**PASSAGE TO READ:**

________________________________________

In 1952 the Tasman Pulp and Paper Company established a mill to process timber from maturing stands of radiata pine in the state-owned Kaingaroa Forest. The site was chosen because of the ready availability of geothermal steam as a power source. Land for the mill was purchased from local Māori landowners for £50 per acre. Pulping operations were underway by 1955.

In the 1970s a number of expansion projects took place within the mill which in turn led to a significant increase in employees. More recently, introduction of new technology, coupled with the decline of the timber industry from 1980 onwards, resulted in a decline in the mill's workforce, from around 2,000 in the mid-1980s to 1,200 in 1998. The population of Kawerau reduced from 8,593 in 1981 to 6,921 in 2006. In 2000, Fletcher Challenge sold its shareholding in the mill to Norske Skog.

The accessibility of geothermal energy led to the construction of an on-site 100 MW geothermal power station, commissioned in 2008. The plant provided cost certainty to industry operating within the mill.

=== Newsprint production ===
Historically, Norske Skog Tasman supplied all of New Zealand's newsprint and telephone directory requirements and also provided around thirty percent of Australia's newsprint requirements. Norske Skog Tasman was a wholly owned subsidiary of Norske Skogindustrier ASA, a Norwegian pulp and paper company based in Oslo. The corporation is the world's largest producer of newsprint magazine paper. Annual paper production by Norske Skog Tasman was 300,000 tonnes from the company's two paper machines. A third paper machine was closed in an attempt to remain competitive in the overseas market.

________________________________________

**DATASET:**
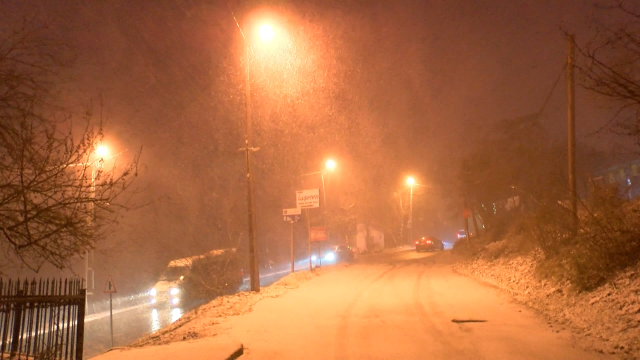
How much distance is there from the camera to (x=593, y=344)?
9.16 m

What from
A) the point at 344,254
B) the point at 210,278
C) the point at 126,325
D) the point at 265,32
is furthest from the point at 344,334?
the point at 344,254

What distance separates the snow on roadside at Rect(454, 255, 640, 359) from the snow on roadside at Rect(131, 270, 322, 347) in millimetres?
7288

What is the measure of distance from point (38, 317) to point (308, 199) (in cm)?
2199

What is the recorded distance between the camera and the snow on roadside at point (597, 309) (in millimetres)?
8938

________________________________________

**WHAT THIS EXERCISE ASKS:**
A - Answer these questions from the passage on the Tasman mill, one line each, marked the same way:
(i) How much per acre was paid for the mill land?
(ii) In what year was the on-site geothermal power station commissioned?
(iii) How much paper did Norske Skog Tasman produce each year?
B - For each statement below, say yes or no to whether it agrees with the passage on the Tasman mill, and quote the words of the passage that decide it.
(i) The mill's workforce grew between the mid-1980s and 1998.
(ii) Norske Skogindustrier ASA is based in Oslo.
(iii) In 2000, Fletcher Challenge bought a shareholding in the mill from Norske Skog.
C - Extend the passage on the Tasman mill, picking up after its final sentence.

**TASK-BY-TASK RESULTS:**
A -
(i) £50 per acre
(ii) 2008
(iii) 300,000 tonnes

B -
(i) No: "from around 2,000 in the mid-1980s to 1,200 in 1998"
(ii) Yes: "a Norwegian pulp and paper company based in Oslo"
(iii) No: "In 2000, Fletcher Challenge sold its shareholding in the mill to Norske Skog."

C -
In August 2012, Norske Skog announced that it intended to cut production in the face of declining global and regional demand for newsprint. The company stated that it was currently exporting two thirds of its annual production to Asia, but that low newsprint prices, unfavourable exchange rates and oversupply to the Asian region has made this market unprofitable.

On 9 June 2021 Norske Skog announced the paper mill that produces newsprint would close at the end of that month, with the loss of 160 jobs. The closure was a result of a decline in demand for newsprint, the mill's only product. The Norske Skog Tasman Mill closed on 29 June 2021.

==Kraft pulp production==
Currently Oji Fibre Solutions process approximately 1.25 million cubic metres of wood annually, converting it into specialty bleached and unbleached pulp for use in the manufacture of paper, tissue and building products. Forty percent is subsequently sold to customers in New Zealand, primarily Norske Skog.

Essity also purchases pulp from Oji Fibre Solutions for manufacture of base paper for their brands Purex and Libra, among others.

The balance of production from both Norske Skog and Oji Fibre Solutions is exported throughout Asia and Oceania earning export income of $224 million.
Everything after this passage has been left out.